▸ **Task details**
Please list every line in the listing below that contains the word "inches". Matches must have the same case.

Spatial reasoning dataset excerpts
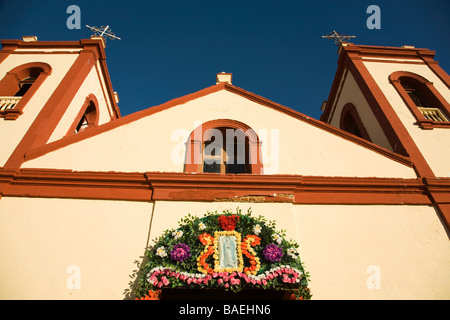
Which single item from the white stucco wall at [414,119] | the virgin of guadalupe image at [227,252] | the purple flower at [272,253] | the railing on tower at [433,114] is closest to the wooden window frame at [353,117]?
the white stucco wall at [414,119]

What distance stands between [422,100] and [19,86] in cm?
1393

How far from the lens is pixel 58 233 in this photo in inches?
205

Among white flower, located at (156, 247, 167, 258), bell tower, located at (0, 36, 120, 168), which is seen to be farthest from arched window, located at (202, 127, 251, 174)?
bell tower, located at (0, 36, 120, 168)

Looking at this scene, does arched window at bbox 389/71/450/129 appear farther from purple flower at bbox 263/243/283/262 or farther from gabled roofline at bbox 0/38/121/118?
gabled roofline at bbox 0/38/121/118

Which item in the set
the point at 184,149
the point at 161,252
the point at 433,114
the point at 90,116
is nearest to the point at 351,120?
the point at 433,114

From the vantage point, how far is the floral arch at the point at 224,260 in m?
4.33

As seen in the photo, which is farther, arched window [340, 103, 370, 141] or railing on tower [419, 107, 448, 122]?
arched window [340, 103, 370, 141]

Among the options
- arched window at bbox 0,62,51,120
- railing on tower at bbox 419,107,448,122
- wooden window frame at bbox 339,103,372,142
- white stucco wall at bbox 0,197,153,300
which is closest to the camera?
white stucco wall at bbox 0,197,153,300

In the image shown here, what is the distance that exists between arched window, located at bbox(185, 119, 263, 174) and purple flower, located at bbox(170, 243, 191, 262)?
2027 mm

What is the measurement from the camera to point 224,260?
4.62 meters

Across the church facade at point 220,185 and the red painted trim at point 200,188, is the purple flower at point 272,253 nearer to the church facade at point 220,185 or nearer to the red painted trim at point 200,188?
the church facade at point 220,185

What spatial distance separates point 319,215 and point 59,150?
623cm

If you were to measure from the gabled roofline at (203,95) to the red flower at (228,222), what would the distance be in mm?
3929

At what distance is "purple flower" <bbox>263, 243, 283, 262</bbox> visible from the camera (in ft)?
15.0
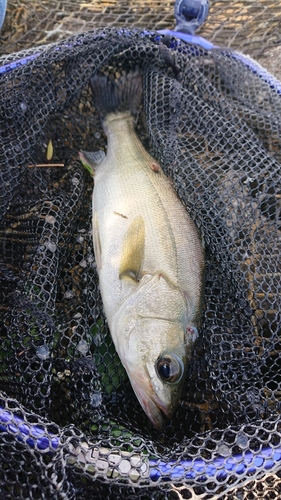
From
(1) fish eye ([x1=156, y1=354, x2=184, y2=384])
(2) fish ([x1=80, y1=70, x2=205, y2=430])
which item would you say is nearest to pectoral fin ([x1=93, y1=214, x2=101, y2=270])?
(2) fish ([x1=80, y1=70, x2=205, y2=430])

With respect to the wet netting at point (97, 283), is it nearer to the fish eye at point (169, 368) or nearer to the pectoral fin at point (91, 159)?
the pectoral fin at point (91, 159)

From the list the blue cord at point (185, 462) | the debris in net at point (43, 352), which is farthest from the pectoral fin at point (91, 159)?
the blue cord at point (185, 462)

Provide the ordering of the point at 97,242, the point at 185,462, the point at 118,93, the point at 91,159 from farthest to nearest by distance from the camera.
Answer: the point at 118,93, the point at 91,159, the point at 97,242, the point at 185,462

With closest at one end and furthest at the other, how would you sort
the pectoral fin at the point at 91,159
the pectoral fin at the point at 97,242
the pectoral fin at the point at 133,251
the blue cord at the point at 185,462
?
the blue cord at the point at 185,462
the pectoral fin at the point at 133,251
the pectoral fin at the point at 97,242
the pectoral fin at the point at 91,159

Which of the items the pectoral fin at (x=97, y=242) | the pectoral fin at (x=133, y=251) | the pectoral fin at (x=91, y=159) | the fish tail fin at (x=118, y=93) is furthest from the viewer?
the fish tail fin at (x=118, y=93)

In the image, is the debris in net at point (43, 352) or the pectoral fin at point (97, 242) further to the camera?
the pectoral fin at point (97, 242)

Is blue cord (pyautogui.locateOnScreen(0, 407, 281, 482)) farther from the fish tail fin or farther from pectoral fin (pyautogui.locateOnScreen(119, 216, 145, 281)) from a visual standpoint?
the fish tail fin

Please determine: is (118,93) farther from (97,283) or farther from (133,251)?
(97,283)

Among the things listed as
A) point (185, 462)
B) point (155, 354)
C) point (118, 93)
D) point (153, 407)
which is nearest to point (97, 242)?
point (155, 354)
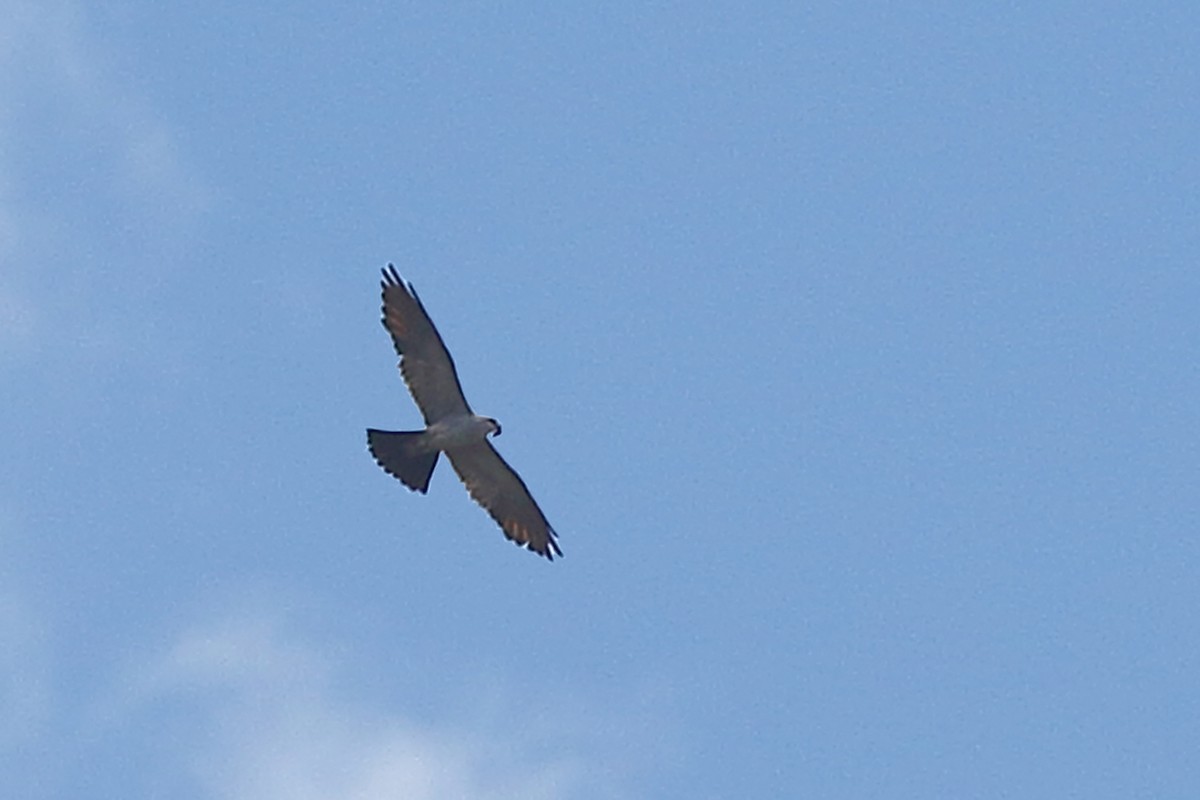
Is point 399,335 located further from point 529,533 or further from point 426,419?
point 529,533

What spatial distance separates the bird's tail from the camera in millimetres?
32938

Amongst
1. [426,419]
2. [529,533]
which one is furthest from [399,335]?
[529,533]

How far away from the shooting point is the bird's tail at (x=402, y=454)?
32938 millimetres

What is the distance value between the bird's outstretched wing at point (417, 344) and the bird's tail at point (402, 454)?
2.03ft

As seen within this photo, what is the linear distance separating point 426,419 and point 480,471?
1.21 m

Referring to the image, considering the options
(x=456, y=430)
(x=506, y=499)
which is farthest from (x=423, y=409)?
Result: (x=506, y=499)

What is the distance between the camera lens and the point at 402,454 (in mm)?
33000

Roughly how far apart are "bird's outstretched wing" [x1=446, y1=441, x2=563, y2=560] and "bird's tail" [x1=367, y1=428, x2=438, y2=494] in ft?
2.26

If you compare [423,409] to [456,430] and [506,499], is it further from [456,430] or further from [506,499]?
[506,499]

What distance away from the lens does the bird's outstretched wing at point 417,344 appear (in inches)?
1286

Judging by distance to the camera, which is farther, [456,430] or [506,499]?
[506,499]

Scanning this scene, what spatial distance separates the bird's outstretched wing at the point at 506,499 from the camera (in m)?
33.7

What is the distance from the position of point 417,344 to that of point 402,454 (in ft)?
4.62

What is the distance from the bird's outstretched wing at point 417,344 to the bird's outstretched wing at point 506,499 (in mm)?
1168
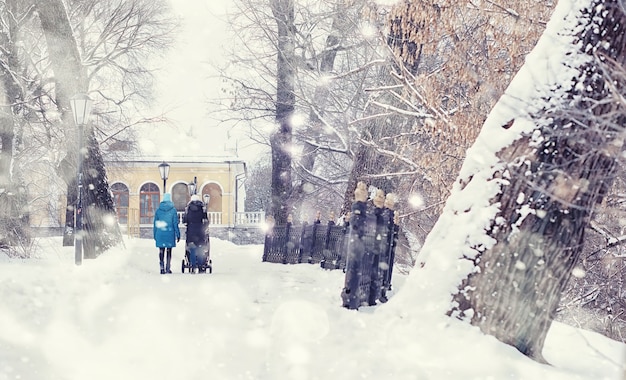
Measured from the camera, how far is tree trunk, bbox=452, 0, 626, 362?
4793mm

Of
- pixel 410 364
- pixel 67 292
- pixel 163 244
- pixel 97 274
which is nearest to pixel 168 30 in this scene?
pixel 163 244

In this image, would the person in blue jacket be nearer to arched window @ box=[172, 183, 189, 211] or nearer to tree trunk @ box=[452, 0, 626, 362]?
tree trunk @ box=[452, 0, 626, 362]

▸ **Expected answer**
How far from the lens is pixel 58 233 in this photo in inches?
What distance away from the lens does the bird's outstretched wing at point 417,344 appear (in inches)?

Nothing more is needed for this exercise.